After an amazing learning experience at Project Hack 7, I felt it was the perfect time to write a blog about the weekend, what was planned and what came out of it. Firstly, the hack is organsied by Projecting Success and was completely virtual, which is an interesting experience, but it works. The Protecting Success team did a great job of organising the weekend and everything ran smooth from start to finish. The majority of the event was hosted on Discord which meant we could move around rooms freely, with masterclasses being held on Zoom for those wanting to attend them.
If you’ve never been to a hack before then it’s basically an environment where people and companies bring real world challenges, this could be anything from automatically transcribing meeting actions, analysing safety observation sentiment or even tracking close contact on construction sites. Then eager data enthusiasts select the challenge which most interests them and gather into small groups to go some way to solving their chosen challenge.
For this hack I brought my own challenge, which was to analyse data gathered from the A14 FlowForma material requisition system and try to identify the best time to purchase materials for the lowest price. If you want to read more about the requisition system, you can check out one of my previous blogs here. Now the first thing you learn at a hack is to have realistic expectations. I was using data which had over 10,000-line items, and I was lucky enough to be joined on my team by some proper data scientists. Armed with that data and data science capabilities, I envisaged the output to be a mission room which was a cross between minority report and the trading floor of the London Stock Exchange. Teams of procurement professionals plugged into the system to purchase materials at rock bottom prices.
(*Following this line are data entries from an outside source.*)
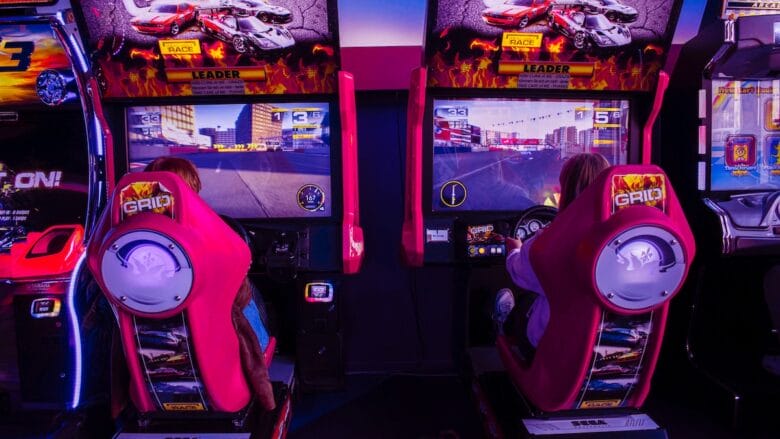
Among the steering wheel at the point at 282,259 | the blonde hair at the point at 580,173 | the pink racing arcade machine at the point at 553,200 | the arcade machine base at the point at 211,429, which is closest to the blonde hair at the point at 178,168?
the steering wheel at the point at 282,259

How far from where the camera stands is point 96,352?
231 cm

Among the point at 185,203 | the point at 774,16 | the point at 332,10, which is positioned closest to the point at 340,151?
the point at 332,10

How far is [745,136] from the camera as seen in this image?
8.64 ft

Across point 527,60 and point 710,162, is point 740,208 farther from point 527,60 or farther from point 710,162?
point 527,60

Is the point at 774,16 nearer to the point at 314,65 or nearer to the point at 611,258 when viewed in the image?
the point at 611,258

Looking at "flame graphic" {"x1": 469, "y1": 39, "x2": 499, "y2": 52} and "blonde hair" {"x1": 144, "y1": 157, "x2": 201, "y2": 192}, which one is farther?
"flame graphic" {"x1": 469, "y1": 39, "x2": 499, "y2": 52}

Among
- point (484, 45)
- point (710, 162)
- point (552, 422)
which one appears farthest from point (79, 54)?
point (710, 162)

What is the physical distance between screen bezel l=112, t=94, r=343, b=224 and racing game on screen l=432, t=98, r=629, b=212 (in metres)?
0.51

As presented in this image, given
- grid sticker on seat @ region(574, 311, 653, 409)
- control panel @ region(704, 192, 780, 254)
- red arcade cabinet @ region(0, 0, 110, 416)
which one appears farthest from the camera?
control panel @ region(704, 192, 780, 254)

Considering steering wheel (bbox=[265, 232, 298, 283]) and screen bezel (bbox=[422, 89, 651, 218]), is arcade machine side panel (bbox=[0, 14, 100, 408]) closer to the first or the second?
steering wheel (bbox=[265, 232, 298, 283])

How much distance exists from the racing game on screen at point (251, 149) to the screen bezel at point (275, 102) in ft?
0.08

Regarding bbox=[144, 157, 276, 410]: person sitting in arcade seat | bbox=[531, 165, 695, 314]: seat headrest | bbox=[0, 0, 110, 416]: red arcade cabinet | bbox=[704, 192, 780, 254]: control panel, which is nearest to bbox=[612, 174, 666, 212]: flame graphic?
bbox=[531, 165, 695, 314]: seat headrest

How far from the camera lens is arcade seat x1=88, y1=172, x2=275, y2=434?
1.51m

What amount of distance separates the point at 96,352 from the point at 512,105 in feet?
7.85
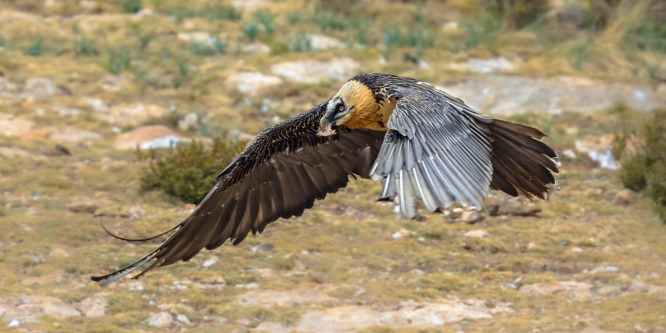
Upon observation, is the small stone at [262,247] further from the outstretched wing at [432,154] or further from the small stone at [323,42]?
the small stone at [323,42]

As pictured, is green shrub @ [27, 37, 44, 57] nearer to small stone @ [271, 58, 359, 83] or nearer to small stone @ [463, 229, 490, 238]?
small stone @ [271, 58, 359, 83]

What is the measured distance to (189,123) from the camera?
9961mm

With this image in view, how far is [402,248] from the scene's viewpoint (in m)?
7.83

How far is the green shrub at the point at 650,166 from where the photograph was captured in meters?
8.26

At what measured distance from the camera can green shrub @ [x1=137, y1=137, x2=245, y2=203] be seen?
8359 millimetres

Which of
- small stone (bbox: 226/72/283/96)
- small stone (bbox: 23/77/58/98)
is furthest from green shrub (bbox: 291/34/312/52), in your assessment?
small stone (bbox: 23/77/58/98)

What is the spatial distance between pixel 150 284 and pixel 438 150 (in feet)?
9.55

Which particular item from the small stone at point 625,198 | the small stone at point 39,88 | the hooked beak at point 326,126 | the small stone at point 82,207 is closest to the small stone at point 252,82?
the small stone at point 39,88

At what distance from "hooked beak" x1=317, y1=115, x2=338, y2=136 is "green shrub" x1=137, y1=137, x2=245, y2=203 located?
7.15ft

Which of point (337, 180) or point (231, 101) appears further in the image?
point (231, 101)

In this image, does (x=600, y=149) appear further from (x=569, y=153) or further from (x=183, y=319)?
(x=183, y=319)

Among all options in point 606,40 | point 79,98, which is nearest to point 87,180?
point 79,98

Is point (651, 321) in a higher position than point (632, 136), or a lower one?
lower

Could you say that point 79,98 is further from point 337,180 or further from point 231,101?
point 337,180
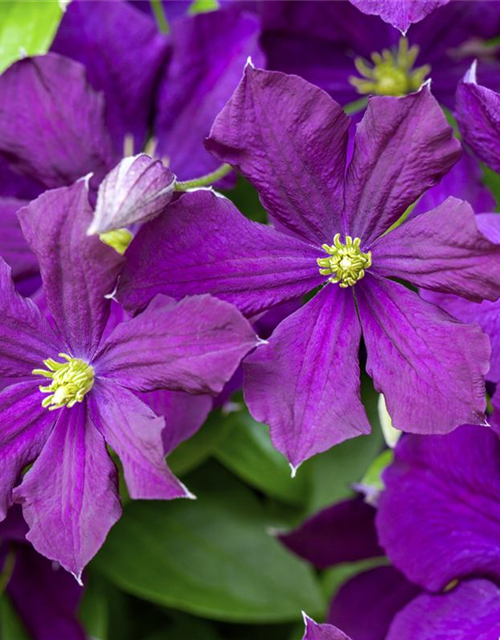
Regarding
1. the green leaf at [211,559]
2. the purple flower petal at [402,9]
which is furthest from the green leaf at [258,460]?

Except, that’s not what happened, and I’ll explain why now. Firstly, although there was a good amount of data to work with, what I hadn’t factored in was the quality of the data. Only by analysing it did we realise that instead of utilising the dropdowns in the system, a lot of users had instead opted for the easier free text option. This reduced the number of data points significantly, from over 10,000 to around 6000. We then identified the key columns which would enable us to do a proper analysis of materials, their prices and any variance over time. We went through the data again and the number of data points was reduced even more to around 1200. The quality of the data had reduced the useful data points to next to nothing, which meant we couldn’t do an in-depth analysis of price variance by material over time.
We had to completely pivot from our original challenge objective and started looking at external sources to supplement our hugely reduced data set. We also used this as an opportunity to go over data quality and look at some measures which would address data quality issues.
Our challenge was now looking at external sources to pull into a Power BI report to supplement the data from the requisition system. We decided to bring in the construction tender price index, GDP and inflation figures to get an idea of causes of material price fluctuation. Another addition we made to the Power BI report was the ability to flag material prices which appeared to have been keyed in error. For example, if a material was consistently around £20 per unit and then a record said £2, you could infer that the person inputting the data had simply missed off a 0. This flag was a filter which meant that the report could be much cleaner and reduce these erroneous data points being included.
The next thing the team did was look at standard deviation for all the materials we had enough data for and indicate a high and low price for each of these materials. This was then integrated with the date the material was required so that anyone reading the report will be able to see the best price to pay for materials, as well as when it is required which means they now have the ability to decide when to pay for said material knowing exactly how many days they have until it is needed.
To sum the challenge up then, I would say be realistic with what you can achieve in just two days (that’s without factoring in the masterclasses which aren’t to be missed), work together as a team, allocate tasks, be organised and more importantly, have a load of fun solving these real-world challenges! The biggest thing which I got out of the weekend though was the importance of data quality, although you may have lots of data points, if they don’t have the key information then you may as well have nothing. Bad data is worse than no data.
Hopefully this challenge will continue to Project Hack 8, the team will regroup with the addition of some new members and we will be looking at integrating even more external sources to really build out this material pricing system and go some way to solving a real challenge from within the construction industry.